En réalité, la cheminée n’est pas du tout pour les habitants de l’époque le lieu où l’on se réchauffe. Il existe des chaufferettes, mais elles sont assez dangereuses et limitées à l’individu. Il faut plutôt penser, notamment pour les ruraux et les paysans (85% des habitants), à l’étable. En effet, on y retrouve des animaux. Êtres vivants qui procurent de la chaleur, les habitants dorment à leurs côtés, ou pas loin, dans le foin. Lorsque les matériaux sont suffisants, il y a bien évidemment le lit qui reste encore un lieu de confort contre le froid de nos jours. Enfin, l’entassement des corps. Dormir les uns à côté des autres est recommandé lorsqu’il fait froid afin de partager la chaleur corporelle.
Les médecins de l’époque seraient en colère contre nous
Les habitants de l’Ancien Régime ont donc l’habitude de vivre dans le froid l’hiver – et nous parlons ici d’hivers pour lesquels il fait bien plus froid qu’aujourd’hui, notamment les grands hivers du XVIIe siècle où il fait -10°C à -20°C dans les régions continentales et montagnardes plusieurs jours de suite. Les habitants de l’époque sont donc plus robustes, habitués à ce froid qui est un quotidien. Mais saviez-vous qu’aujourd’hui, si un habitant de l’époque moderne entrait dans notre maison chauffée à 19-20°C l’hiver, il décrirait notre maison comme une fournaise ?

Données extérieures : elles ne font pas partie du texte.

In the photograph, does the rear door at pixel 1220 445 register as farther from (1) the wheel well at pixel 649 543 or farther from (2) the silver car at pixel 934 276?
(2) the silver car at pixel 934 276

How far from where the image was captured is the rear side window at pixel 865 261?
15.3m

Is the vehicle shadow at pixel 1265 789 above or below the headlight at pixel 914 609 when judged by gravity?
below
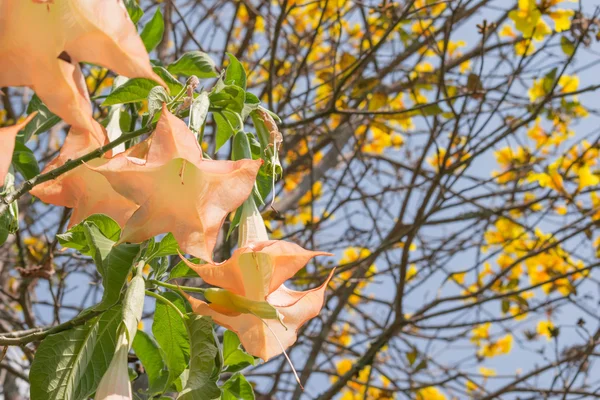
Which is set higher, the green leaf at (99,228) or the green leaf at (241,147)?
the green leaf at (241,147)

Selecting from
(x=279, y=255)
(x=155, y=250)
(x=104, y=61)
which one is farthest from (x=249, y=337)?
(x=104, y=61)

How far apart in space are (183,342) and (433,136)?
1528mm

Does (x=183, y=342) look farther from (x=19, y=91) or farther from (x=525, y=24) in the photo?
(x=19, y=91)

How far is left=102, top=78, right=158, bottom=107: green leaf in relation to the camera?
34.3 inches

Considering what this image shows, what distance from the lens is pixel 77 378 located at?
772 millimetres

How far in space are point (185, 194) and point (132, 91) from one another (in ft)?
1.03

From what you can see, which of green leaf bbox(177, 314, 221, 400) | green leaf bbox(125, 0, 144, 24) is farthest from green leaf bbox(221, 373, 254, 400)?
green leaf bbox(125, 0, 144, 24)

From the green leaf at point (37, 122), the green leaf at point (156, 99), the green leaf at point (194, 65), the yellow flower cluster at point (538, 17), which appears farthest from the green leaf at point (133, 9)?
the yellow flower cluster at point (538, 17)

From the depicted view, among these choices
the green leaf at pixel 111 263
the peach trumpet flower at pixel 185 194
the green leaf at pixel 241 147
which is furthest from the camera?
the green leaf at pixel 241 147

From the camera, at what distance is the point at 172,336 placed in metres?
0.90

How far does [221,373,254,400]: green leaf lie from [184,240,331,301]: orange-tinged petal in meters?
0.36

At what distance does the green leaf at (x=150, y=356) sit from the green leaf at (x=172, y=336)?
108 millimetres

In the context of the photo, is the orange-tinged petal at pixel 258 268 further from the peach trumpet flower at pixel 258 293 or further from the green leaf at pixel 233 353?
the green leaf at pixel 233 353

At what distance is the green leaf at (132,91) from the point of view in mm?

Olivier Jandot nous apprend que les températures appréciées par les habitants de l’époque et recommandées par les médecins et hygiénistes du XVIIIe siècle sont de 12-15°C en intérieur. Au-delà, la température est considérée comme désagréable pour les habitants, et selon les médecins elle pourrait causer des problèmes de santé. Quelques auteurs affirment même qu’il faut habituer l’enfant à ne pas trop avoir chaud sinon son corps n’arrivera pas à tolérer la température froide de l’hiver. Une certaine éducation à la dure…
Pour conclure
Les délices du feu d’Olivier Jandot sont une très bonne porte d’entrée dans la vie quotidienne et dans l’histoire des sensibilités des habitants de l’époque moderne. Même si le propos se concentre principalement sur cette période – aux regrets de l’historien qui applique un découpage académique traditionnel en périodes – on peut entrapercevoir des regards vers le passé et vers les XIXe-XXe siècles pour y déceler certaines permanences de ces sensibilités. On retient que les populations du passé ont un regard très différent sur les températures. Les habitants ne mesurent pas, ils ressentent. Ils souffrent véritablement du froid (engelures, morts) bien plus que nous et les moyens de se réchauffer sont extrêmement limités, autant techniquement qu’économiquement. Ces conditions difficiles sont pour eux une normalité, une banalité qui n’arrêtent pas ou peu la vie quotidienne (alors que nous, de nos jours, dès qu’il neige, c’est la panique). On remarque au XVIIIe siècle un intérêt scientifique sur les températures et les moyens de mieux se réchauffer : une profusion des débats sur les températures idéales dans lesquelles il faudrait se loger pour vivre convenablement, loin des standards contemporains… Cependant, comme l’affirme l’auteur, la lutte contre le froid est au XVIIIe siècle un combat encore quotidien et non abouti.